• DOCUMENT PASSAGE
As a novel, Everlost is a fun but haunting one. Fun because there's a great adventure and mysteries to solve. Haunting because it reminds us about the complexity of life and death and everything in-between.

It looks like a book about children playing and doing stuff but it's actually a dark one that convey lessons and realization about existing and not existing. Seriously when I think about it, I got scared of what is waiting for me in the other side or is there really a destination after all of these? What is the feeling of being stucked in a miserable place? Yep, I got scared with those thoughts.

Anyway, I liked how the characters had grown into me, major or minor. Their characterization had been developed so well, I ended up liking them all and very much anticipating what they will do in the sequel. The world-building were superb also. I pictured it fine in my mind and found it truly interesting and disturbing. Shusterman described the Everlost like it was real. But, he left some mysteries to be pondered upon. There are still holes to fill and questions to answer about this bizarre world of the dead children.

As a whole, Everlost is an engrossing read. It captures the child in me and makes me appreciate the fun, adventure, dread, hopes, dreams and worry and everything else experienced by the characters. It lures me to an intriguing and haunting world without having me oriented to what I will stumble upon. And it makes me think about life and death and to what will happen next.


Well there's one lesson I learned from this book, never teach your kids to stay put when they get lost. This book taught me the importance of trying to find your way to where you're going no matter what the challenges or obstacles you're faced with. I picked up Everlost because I was captivated by Shusterman's book Unwind. It's good, just not Unwind's caliber of great.

This story is about two souls, Allie and Nick, that are in a fatal car accident. Upon their death and on their way to the 'light' they collide and lose course, ending up in an intermittent state of existence, a land called Everlost. Through their adventure in Everlost they come across other souls, as well as monsters, haunters and all things slightly bizarre. Their journey to get where they need to go is one of struggle, frustration, and ultimately accomplishment. I rooted for the two main characters all the way through to the end.

• EXERCISE INSTRUCTIONS
• 1. Duplicate the passage of the Everlost reviews that starts at "As a novel, Everlost" and ends after "and everything in-between.".
• 2. Write the next part of the Everlost reviews, continuing on from their final sentence.

• SUPPLIED DATA
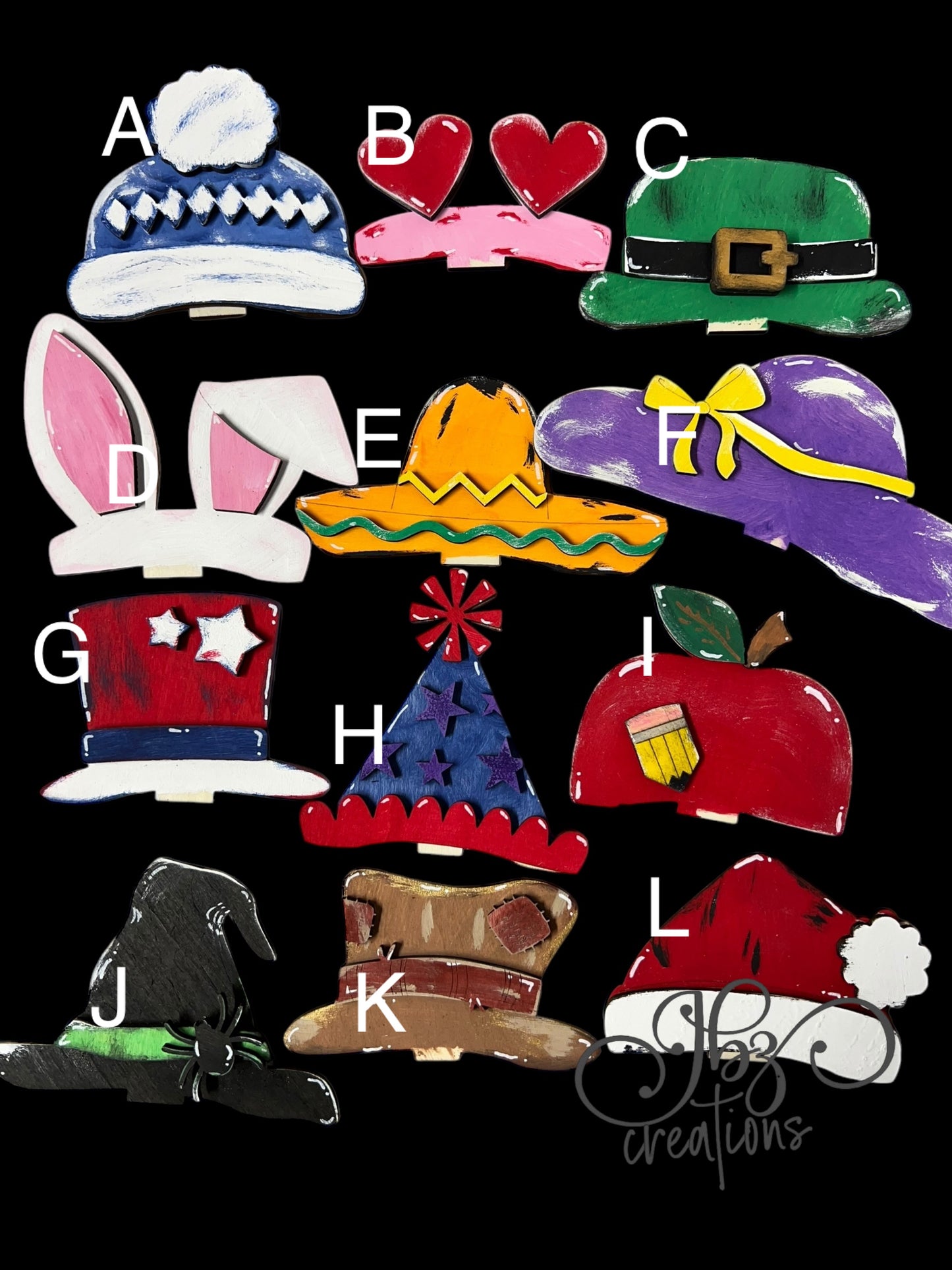 Twelve Hats BUNDLES - Pick your hats bundle of 12 for Farm Animal Interchangeable Seasonal Hats Shelf Sitter Decorations ADD-ON Only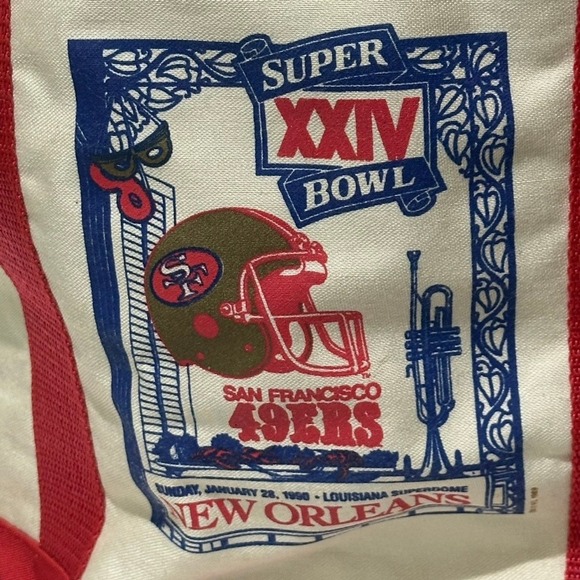 Super Bowl XXIV 49ers Tote Bag San Francisco New Orleans Canvas Red White - Picture 2 of 8
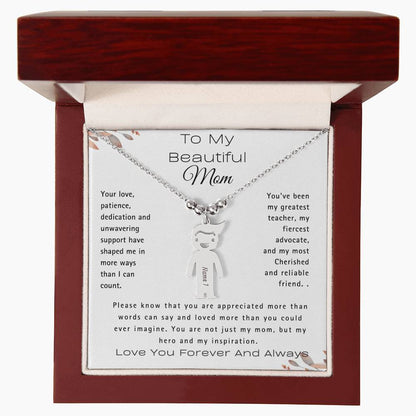 A mi hermosa mamá-Collar con dije personalizado para niños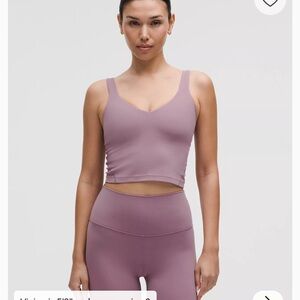 lululemon athletica lavender lux Sports Bra and glow up leggings SET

• LIST OF ANSWERS
• 1.
As a novel, Everlost is a fun but haunting one. Fun because there's a great adventure and mysteries to solve. Haunting because it reminds us about the complexity of life and death and everything in-between.

• 2.
This book had the feel of a dead man's version of Peter Pan and The Lost Boys. I enjoyed it, but it was a little too young for my reading preference. There are some great lessons though that anyone can pull from the book including, the responsibility of power, what is truly important in life, what happens after death and the meaning of friendship, loyalty and choices. If you enjoy adventure, fantasy, with a sprinkle of science fiction, you'll enjoy this book. If I had the option to give it three and a half stars, I would. It's a good book, just maybe for a younger crowd.


I'm having a hard time trying to determine how I feel about Everlost. After reading and greatly enjoying "Unwind", I was eager to read another book Shusterman had written.

On the one hand, as an adult reading it, I definitely found the writing style geared for juvenile readers around the age of 10-13 (which is who the book is marketed for). On the other hand, I also continually wondered at the appeal to these same readers based on the way Shusterman presented his ideas on the afterlife of dead children.

Personally, I would have been disturbed at that age to read about dead children wandering around in another dimension and not being "where they were supposed to be". Even as an adult, I was creeped out by some of the visuals and ideas that this book forced me to explore regarding the afterlife. Books on death for young adults aren't necessarily a bad thing at all, I'm just on the fence as to whether Everlost is one of the better examples a kid in that age range could read.

I think that I would have had less ambivalence about Everlost had it been written for an older juvenile reading audience and contained an older group of characters in the book.

Little lost dead kids are just...wrong, somehow.


"There's no easy way to tell new arrivals to Everlost that, technically, they are no longer alive."

If you like ghost stories and chocolate, you will love this book.

First, I'll say that I love the cover. It's simple, different and I just adore it.

Now, Everlost had me hooked from the first chapter. It was an amazing attention getter. Two children die in a car accident. Yes. And the story was just so intriguing and crazy. The whole premise of this book is about children dying, and the world they get lost in; the world between Earth and heaven/hell, Everlost.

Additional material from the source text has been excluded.